• Listed records:
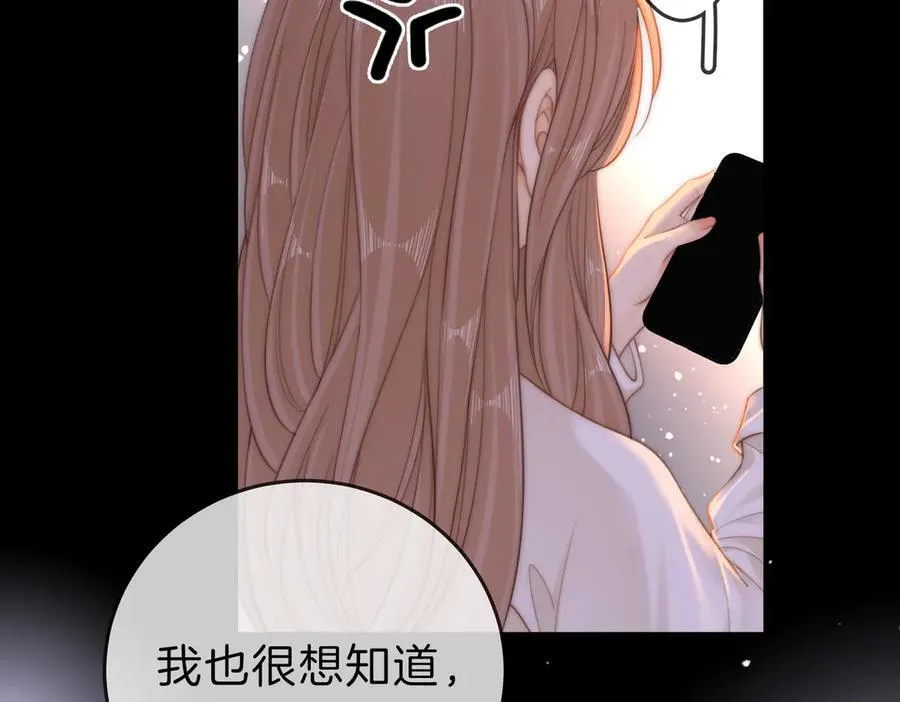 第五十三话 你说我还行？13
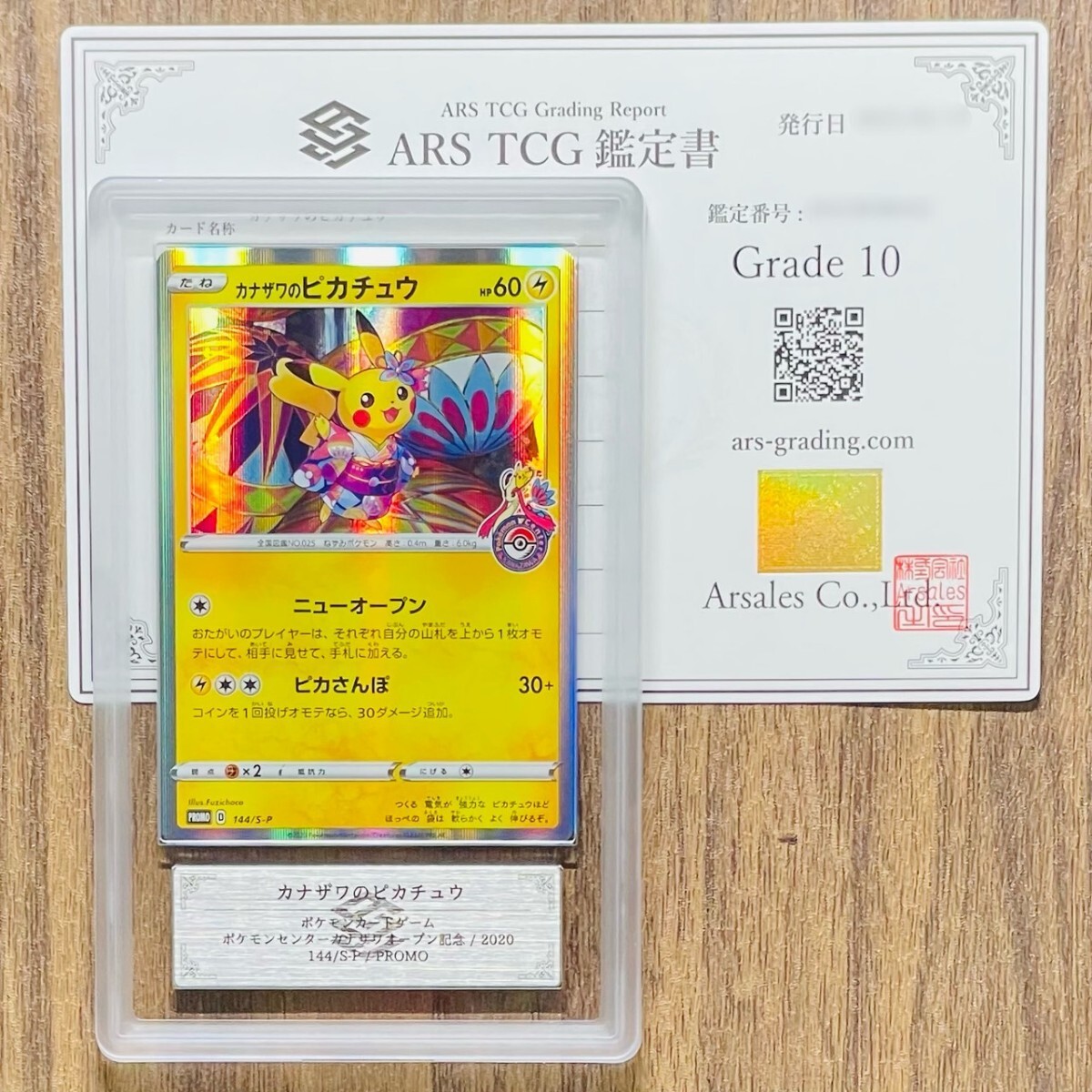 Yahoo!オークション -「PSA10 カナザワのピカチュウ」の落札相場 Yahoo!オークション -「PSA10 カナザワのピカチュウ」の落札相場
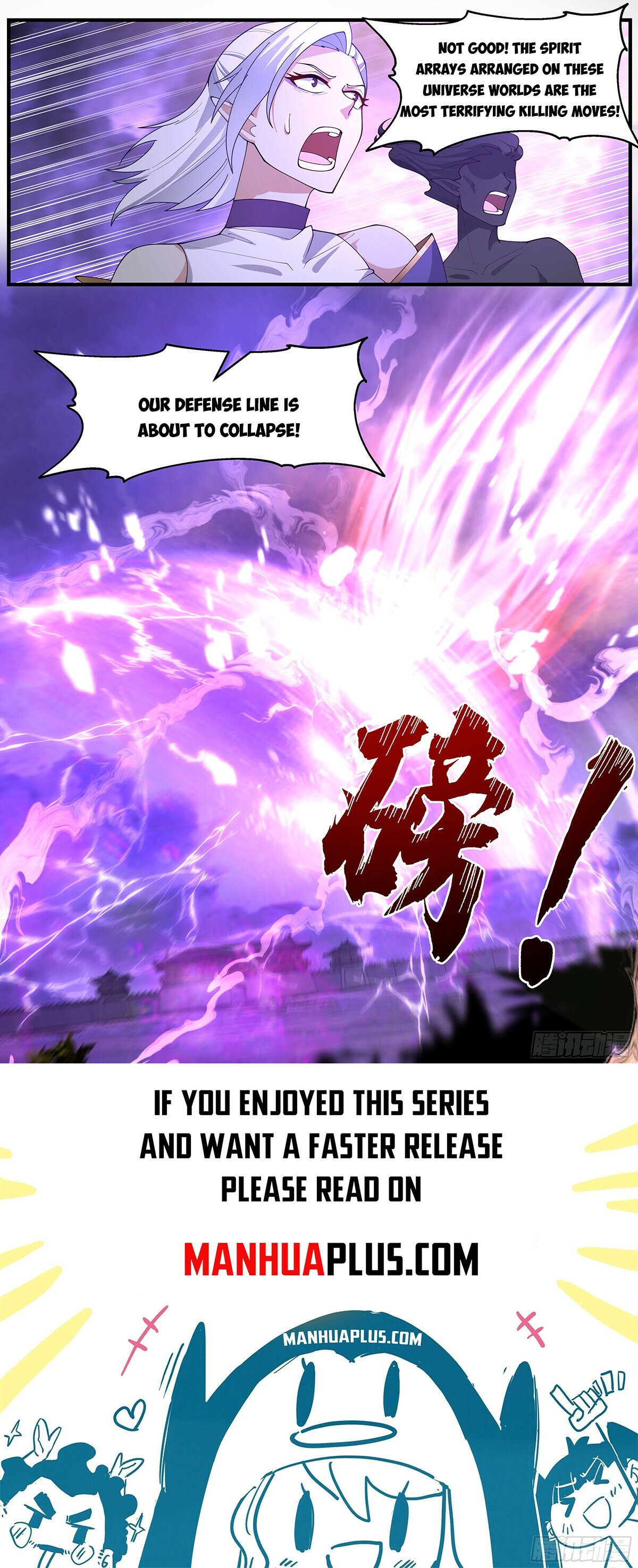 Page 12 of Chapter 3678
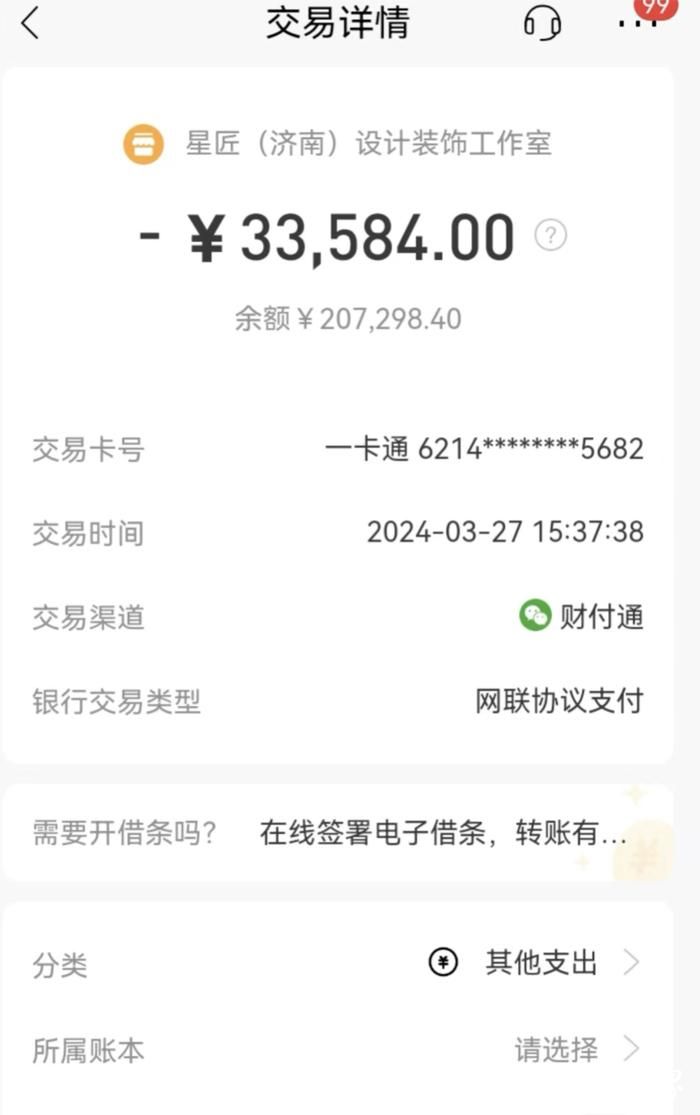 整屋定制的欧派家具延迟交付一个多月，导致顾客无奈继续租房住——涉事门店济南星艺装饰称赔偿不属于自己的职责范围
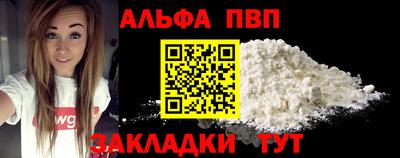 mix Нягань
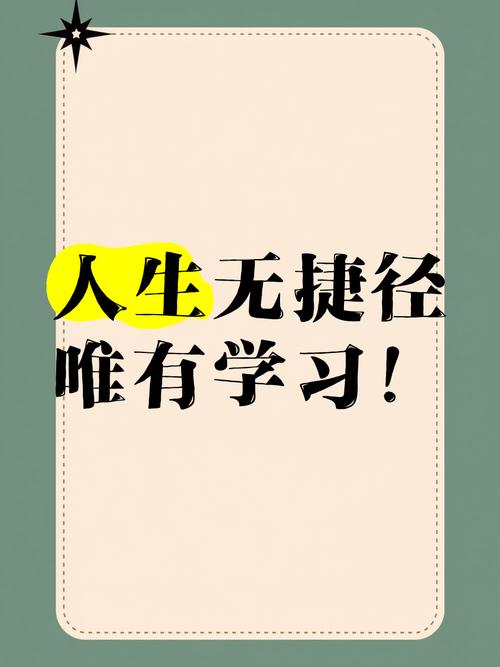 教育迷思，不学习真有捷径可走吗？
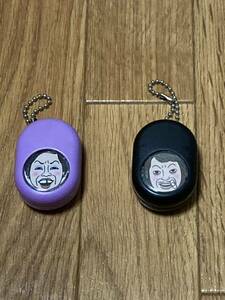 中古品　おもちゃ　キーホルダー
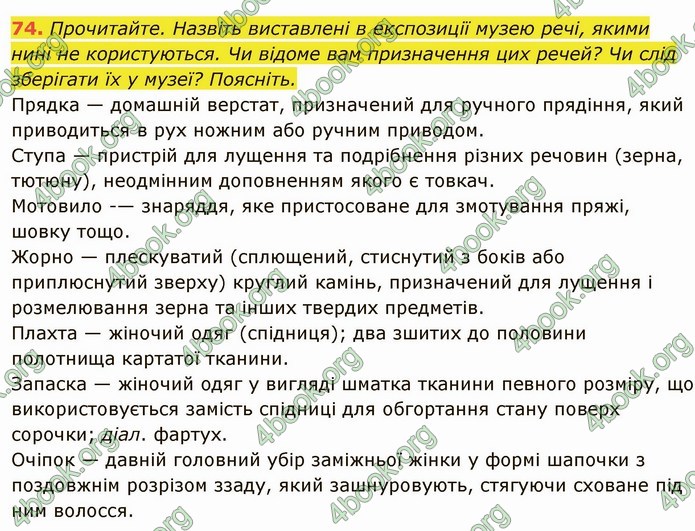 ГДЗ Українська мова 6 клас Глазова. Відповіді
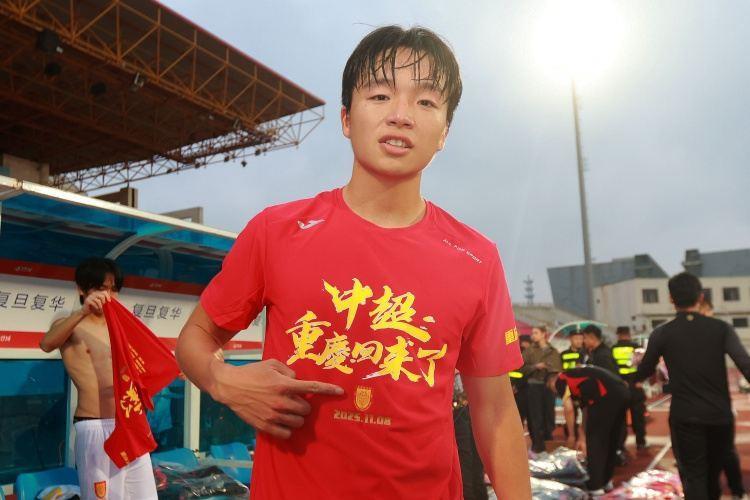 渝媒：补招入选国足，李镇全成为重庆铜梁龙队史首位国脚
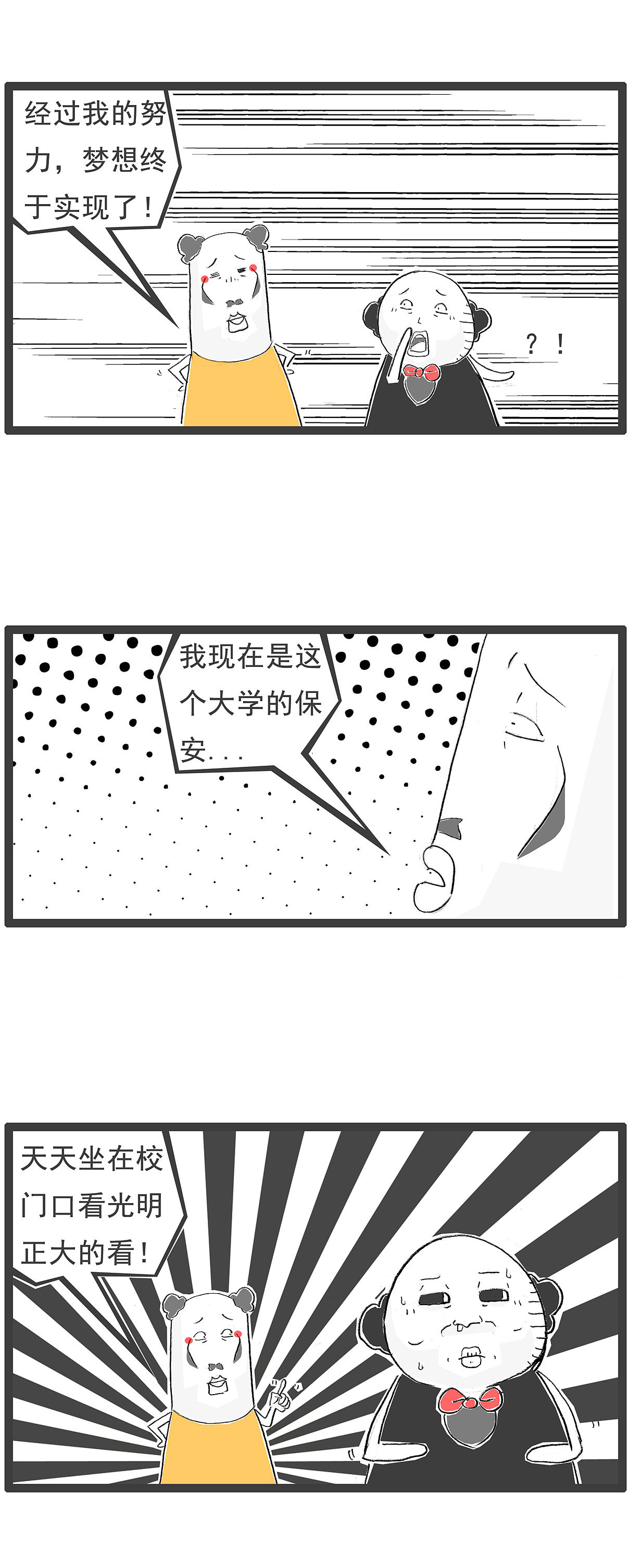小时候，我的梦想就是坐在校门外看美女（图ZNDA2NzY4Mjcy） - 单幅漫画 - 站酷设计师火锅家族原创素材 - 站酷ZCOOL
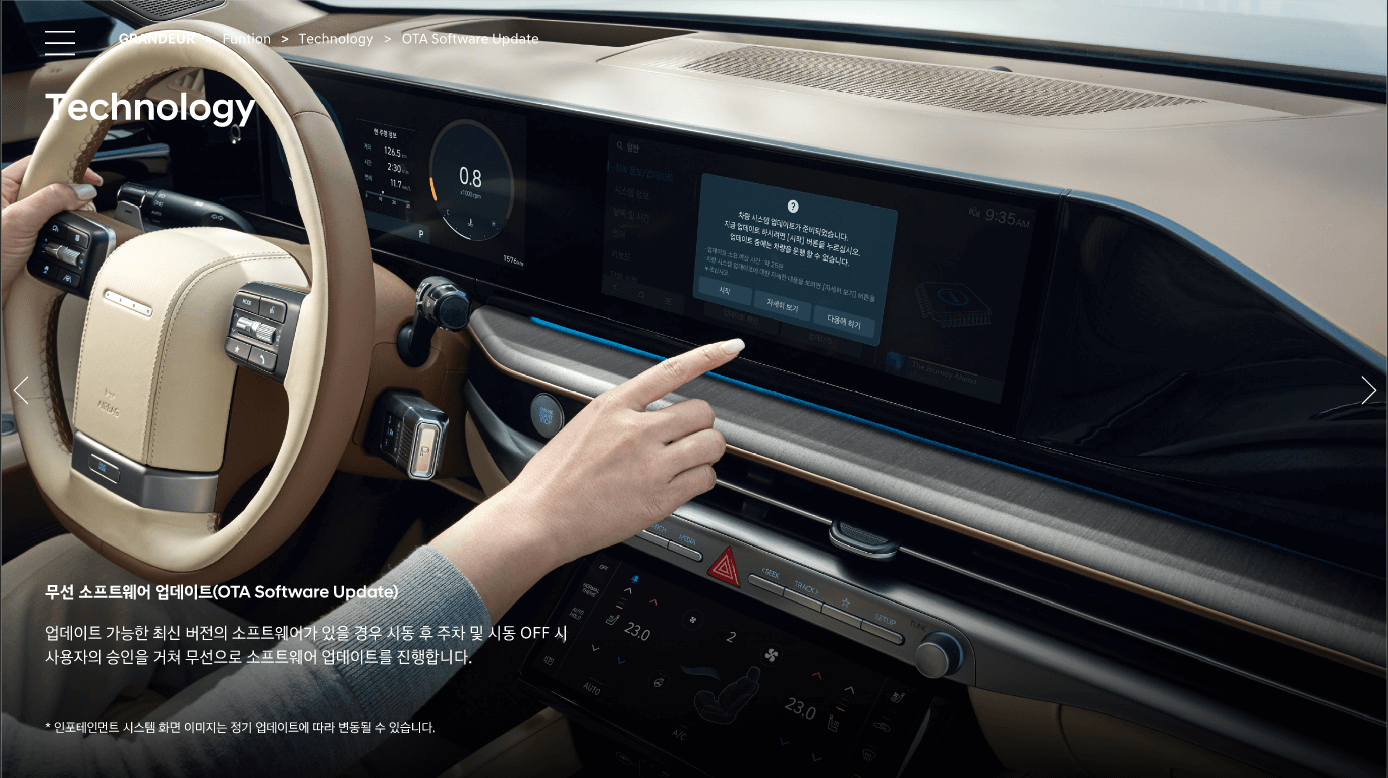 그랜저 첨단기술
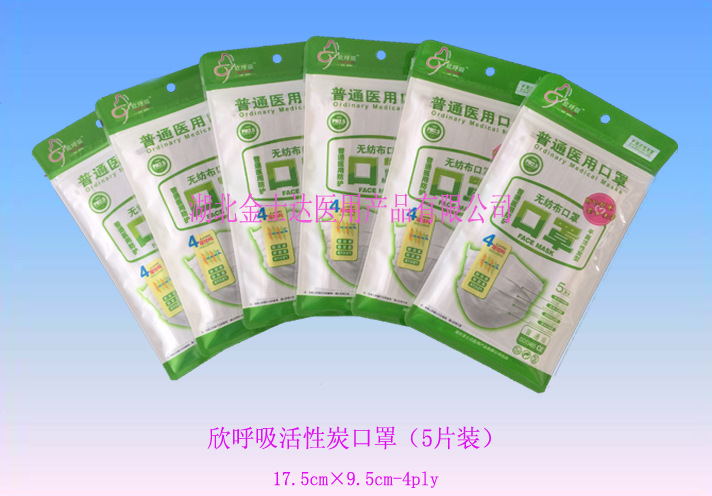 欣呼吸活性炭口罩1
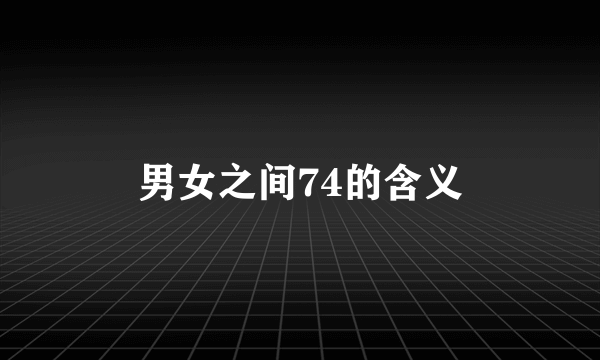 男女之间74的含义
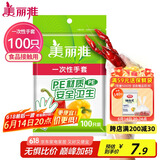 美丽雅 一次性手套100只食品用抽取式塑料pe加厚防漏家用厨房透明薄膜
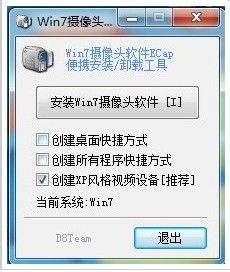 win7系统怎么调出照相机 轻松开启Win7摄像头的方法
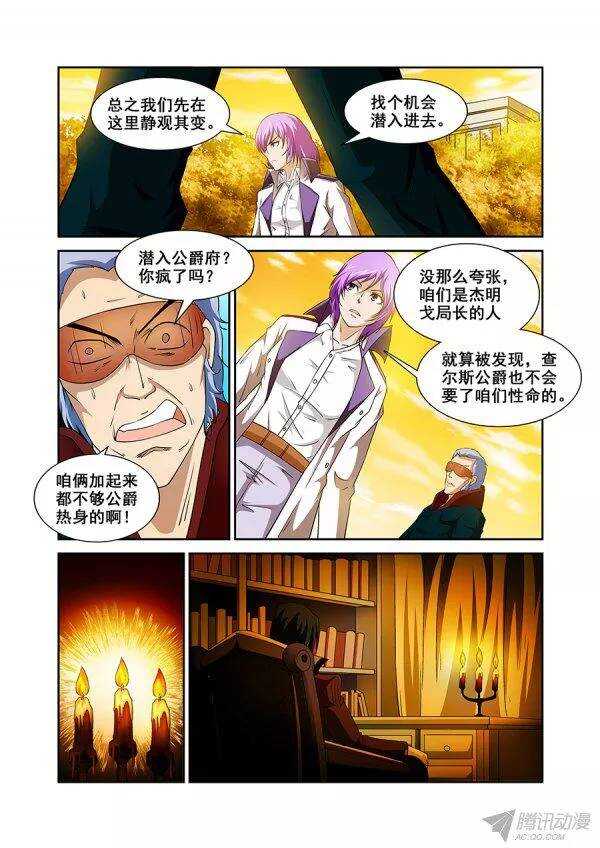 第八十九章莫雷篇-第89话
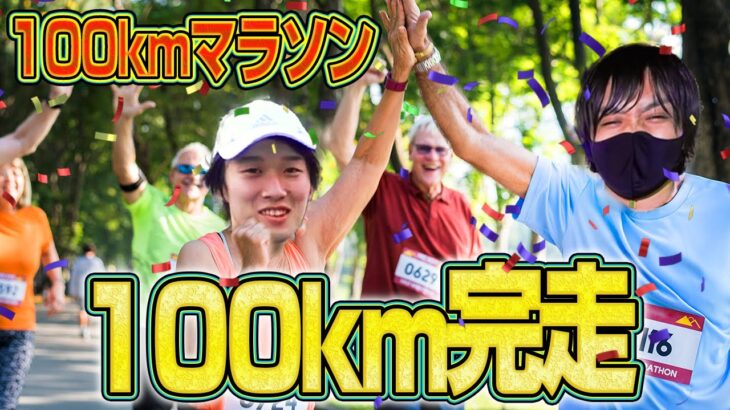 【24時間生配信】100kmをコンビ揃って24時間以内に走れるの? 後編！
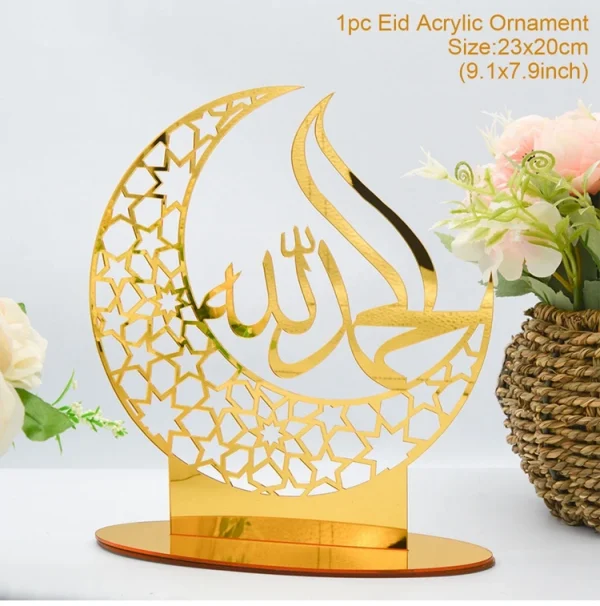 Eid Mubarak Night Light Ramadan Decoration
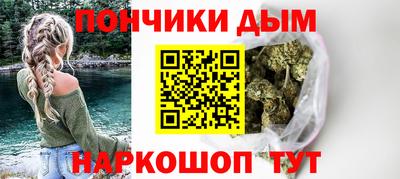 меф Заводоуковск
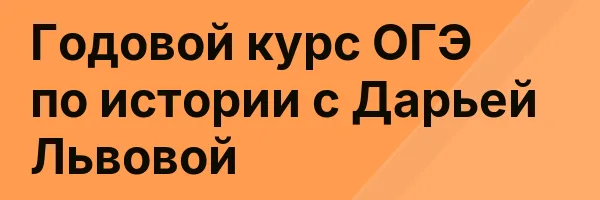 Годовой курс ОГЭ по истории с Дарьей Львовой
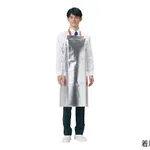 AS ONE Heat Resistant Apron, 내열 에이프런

• Requirement: Take the line containing "小时候，我的梦想就是坐在校门外看美女（图ZNDA2NzY4Mjcy） - 单幅漫画" through the last line of the material and retype exactly those lines, both ends included, with no pictures.

• Solution for this task:
小时候，我的梦想就是坐在校门外看美女（图ZNDA2NzY4Mjcy） - 单幅漫画 - 站酷设计师火锅家族原创素材 - 站酷ZCOOL
 그랜저 첨단기술
 欣呼吸活性炭口罩1
 男女之间74的含义
 美丽雅 一次性手套100只食品用抽取式塑料pe加厚防漏家用厨房透明薄膜
 win7系统怎么调出照相机 轻松开启Win7摄像头的方法
 第八十九章莫雷篇-第89话
 【24時間生配信】100kmをコンビ揃って24時間以内に走れるの? 後編！
 Eid Mubarak Night Light Ramadan Decoration
 меф Заводоуковск
 Годовой курс ОГЭ по истории с Дарьей Львовой
 AS ONE Heat Resistant Apron, 내열 에이프런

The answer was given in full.